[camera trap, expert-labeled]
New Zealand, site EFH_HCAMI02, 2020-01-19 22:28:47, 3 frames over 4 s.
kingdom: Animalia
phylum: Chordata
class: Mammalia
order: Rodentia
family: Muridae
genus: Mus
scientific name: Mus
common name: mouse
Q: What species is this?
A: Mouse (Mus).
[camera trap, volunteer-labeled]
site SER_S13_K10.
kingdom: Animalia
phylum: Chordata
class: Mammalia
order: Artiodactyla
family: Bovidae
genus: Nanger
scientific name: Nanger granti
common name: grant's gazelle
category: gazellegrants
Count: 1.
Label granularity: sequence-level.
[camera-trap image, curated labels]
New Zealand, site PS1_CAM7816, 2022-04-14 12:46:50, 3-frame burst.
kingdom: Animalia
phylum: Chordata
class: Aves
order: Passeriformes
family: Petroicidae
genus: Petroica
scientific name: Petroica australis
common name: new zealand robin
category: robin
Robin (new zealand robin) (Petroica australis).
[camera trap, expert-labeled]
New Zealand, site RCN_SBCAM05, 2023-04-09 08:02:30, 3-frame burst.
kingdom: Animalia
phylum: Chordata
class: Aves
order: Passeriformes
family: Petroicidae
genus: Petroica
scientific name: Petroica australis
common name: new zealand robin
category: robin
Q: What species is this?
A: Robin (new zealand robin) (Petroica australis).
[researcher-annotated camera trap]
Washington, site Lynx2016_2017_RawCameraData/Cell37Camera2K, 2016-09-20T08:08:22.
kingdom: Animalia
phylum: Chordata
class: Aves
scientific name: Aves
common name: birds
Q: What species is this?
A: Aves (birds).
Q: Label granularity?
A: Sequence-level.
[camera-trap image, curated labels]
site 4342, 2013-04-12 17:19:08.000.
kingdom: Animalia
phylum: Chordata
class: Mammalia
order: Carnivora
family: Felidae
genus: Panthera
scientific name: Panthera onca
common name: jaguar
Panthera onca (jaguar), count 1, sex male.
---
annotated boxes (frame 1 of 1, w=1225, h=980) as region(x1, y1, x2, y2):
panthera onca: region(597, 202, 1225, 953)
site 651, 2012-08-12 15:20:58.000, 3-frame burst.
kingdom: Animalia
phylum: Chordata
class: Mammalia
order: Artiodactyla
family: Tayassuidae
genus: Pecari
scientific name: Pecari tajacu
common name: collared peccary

### [Your instructions]
Repeat, without changes, every line from the one that contains "site 651, 2012-08-12" through the final line of the data.

### [Solution for this task]
site 651, 2012-08-12 15:20:58.000, 3-frame burst.
kingdom: Animalia
phylum: Chordata
class: Mammalia
order: Artiodactyla
family: Tayassuidae
genus: Pecari
scientific name: Pecari tajacu
common name: collared peccary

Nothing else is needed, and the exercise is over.